Tortura e escravidão em caso de trabalho doméstico infantil

Justiça condena empregadora por abusos durante quase três anos. Vítima sofreu violência física, trabalhou sem receber e foi impedida de estudar ou ver a mãe

Por Guilherme Zocchio, da Repórter Brasil

A 2ª Turma Criminal do Tribunal de Justiça do Distrito Federal e dos Territórios (TJDFT) condenou, em 18 de julho, Maria Aparecida da Rocha a 6 anos e 8 meses de prisão em regime inicial semiaberto, por torturar e reduzir à condição de escravo uma adolescente dos 15 aos 18 anos. A decisão foi publicada na última segunda-feira (22). Segundo a denúncia do Ministério Público do Distrito Federal e Territórios (MPDFT) que culminou na condenação, a menina foi vítima de abusos físicos e mentais enquanto prestou serviços domésticos à condenada no período entre 2004 e 2007, na região administrativa de Riacho Fundo II, ao sudoeste de Brasília (DF).

A jovem, com então 15 anos de idade, teria deixado sua cidade natal, Santo Antônio do Descoberto, em Goiás, para ir trabalhar na casa da Maria Aparecida da Rocha, em agosto de 2004. Até fevereiro de 2007, a adolescente sofria ameaças verbais e violência física, sendo vítima de lesões provocadas por facas e alicates. Depois de três tentativas, ela conseguiu deixar o local após contatar seu tio, que imediatamente acionou a polícia. Junto dele, ela foi para Teresina, no Piauí.


Percurso entre a cidade da vítima e a casa em que foi escravizada. Exibir mapa ampliado

De acordo com o MPDFT, durante esse período de quase três anos a empregadora teria impedido que a jovem deixasse a residência em que trabalhava e pudesse ver a própria mãe. Ainda segundo a denúncia, os serviços nunca eram remunerados, e o acesso à escola, proibido. Há relatos de que a acusada usaria da menina também para oferecer serviços a outras residências.

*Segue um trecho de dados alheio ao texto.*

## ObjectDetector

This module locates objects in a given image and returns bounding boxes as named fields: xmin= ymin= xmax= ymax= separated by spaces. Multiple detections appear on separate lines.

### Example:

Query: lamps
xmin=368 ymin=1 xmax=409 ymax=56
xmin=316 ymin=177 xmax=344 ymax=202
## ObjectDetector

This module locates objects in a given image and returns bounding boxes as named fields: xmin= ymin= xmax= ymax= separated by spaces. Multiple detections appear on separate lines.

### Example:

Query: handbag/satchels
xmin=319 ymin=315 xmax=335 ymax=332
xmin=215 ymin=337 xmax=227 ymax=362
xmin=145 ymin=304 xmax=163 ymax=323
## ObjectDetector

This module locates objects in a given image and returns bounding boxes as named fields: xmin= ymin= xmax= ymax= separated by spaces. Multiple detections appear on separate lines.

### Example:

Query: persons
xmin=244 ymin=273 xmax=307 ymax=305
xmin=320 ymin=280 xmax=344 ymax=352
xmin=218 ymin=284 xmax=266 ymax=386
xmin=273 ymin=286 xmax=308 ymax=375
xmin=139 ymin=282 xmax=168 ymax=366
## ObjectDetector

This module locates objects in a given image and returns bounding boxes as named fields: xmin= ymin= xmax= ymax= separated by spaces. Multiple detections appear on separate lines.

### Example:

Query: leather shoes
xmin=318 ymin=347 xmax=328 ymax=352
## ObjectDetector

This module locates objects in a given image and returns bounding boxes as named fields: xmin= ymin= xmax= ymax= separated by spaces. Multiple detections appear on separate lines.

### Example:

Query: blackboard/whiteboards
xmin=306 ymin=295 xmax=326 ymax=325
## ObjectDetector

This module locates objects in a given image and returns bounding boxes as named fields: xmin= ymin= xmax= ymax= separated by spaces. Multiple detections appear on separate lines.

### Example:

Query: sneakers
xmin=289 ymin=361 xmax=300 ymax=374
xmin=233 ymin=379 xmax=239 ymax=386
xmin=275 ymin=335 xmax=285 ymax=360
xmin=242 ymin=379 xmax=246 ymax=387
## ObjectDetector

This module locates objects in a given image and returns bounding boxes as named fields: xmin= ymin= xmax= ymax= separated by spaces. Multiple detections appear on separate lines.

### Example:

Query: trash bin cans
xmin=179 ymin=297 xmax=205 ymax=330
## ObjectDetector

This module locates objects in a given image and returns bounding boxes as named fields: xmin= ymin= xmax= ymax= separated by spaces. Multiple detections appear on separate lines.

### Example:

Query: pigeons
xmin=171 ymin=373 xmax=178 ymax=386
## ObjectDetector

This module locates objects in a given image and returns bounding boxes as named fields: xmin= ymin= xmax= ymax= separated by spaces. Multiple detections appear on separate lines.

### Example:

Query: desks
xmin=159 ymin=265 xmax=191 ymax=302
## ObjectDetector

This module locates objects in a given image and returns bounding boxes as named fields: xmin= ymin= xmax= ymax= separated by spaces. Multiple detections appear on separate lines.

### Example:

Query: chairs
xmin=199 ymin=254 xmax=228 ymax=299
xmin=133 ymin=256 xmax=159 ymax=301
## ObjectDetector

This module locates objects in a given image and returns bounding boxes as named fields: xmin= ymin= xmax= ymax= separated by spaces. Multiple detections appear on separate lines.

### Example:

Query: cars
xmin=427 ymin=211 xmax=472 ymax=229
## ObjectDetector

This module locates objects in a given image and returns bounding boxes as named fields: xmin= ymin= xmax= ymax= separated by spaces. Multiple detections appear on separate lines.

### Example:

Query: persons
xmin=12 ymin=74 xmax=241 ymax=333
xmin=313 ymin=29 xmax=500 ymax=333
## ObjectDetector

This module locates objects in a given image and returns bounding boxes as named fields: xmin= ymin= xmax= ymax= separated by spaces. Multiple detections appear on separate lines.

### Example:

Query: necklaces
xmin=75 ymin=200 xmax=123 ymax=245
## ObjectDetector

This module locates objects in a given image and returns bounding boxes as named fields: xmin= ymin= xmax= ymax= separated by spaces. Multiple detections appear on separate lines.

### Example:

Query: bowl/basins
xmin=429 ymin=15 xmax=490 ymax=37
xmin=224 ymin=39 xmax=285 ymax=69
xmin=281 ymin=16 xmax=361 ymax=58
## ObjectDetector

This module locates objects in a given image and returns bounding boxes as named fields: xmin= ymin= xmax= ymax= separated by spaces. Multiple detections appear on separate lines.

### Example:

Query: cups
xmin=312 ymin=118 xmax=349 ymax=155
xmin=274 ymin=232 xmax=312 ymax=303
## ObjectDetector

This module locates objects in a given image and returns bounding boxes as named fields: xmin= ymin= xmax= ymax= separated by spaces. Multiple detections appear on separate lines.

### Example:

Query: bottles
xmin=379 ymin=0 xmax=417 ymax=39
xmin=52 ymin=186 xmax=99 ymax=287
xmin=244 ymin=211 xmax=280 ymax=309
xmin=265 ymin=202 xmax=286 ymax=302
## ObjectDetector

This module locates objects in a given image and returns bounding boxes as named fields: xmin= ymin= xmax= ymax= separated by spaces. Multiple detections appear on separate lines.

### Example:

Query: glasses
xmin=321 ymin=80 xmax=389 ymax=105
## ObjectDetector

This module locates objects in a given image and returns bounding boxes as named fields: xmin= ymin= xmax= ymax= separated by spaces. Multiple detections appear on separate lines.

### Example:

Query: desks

Em declaração à Justiça, a vítima relata sucessivos abusos e agressões pelas quais passava. “A acusada, diariamente, por qualquer pequeno motivo ou pretexto, passou a surrá-la”, descreve o depoimento. Fios, facas e martelos teriam sido utilizados para provocar golpes desde o pescoço até as costas da adolescente. A menina começava a trabalhar todo dia por volta das duas da manhã, quando era acorda por agressões. Por não conseguir descansar tempo suficiente, ela conta que ficava o dia inteiro sonolenta, e isso seria motivo de ainda mais violência.

Trabalho doméstico infantil

O trabalho doméstico está previsto na Lista das Piores Formas de Trabalho Infantil (Lista TIP), criada pelo decreto 6.481 assinado em junho de 2008 pelo então presidente Luiz Inácio Lula da Silva, com base na Convenção 182 da Organização Internacional do Trabalho (OIT).

Conforme a Pesquisa Nacional por Amostra de Domicílios (Pnad), realizada pelo Instituto Brasileiro de Geografia e Estatística (IBGE), em setembro de 2011 haviam pouco mais de 250 mil crianças e adolescentes exercendo atividades do tipo por todo o Brasil: 67 mil na faixa de 10 a 14 anos, e 190 mil na faixa de 15 a 17 anos.

Desse total, pelo menos 90% seriam do sexo feminino.


Vídeo institucional do Ministério Público do Distrito Federal contra trabalho infantil

Defesa
Contra os argumentos da promotoria, a ré alegou insuficiência de provas para a condenação, mas a Justiça não aceitou a apelação. Os magistrados mantiveram, na íntegra, a decisão condenatória proferida em primeira instância, e não acataram o recurso interposto pela defesa de Maria Aparecida da Rocha.

Para o desembargador Roberval Belinati, relator da condenação, os laudos de corpo de delito e as fotos anexadas nos autos da denúncia não deixam dúvida dos abusos cometidos contra a jovem. “As provas comprovam que a vítima foi submetida a ilegal e intenso sofrimento físico e mental, durante vários anos, como forma de castigo pessoal, em condições degradantes de alimentação, acomodação e trabalho, sem receber qualquer remuneração”, assinalou.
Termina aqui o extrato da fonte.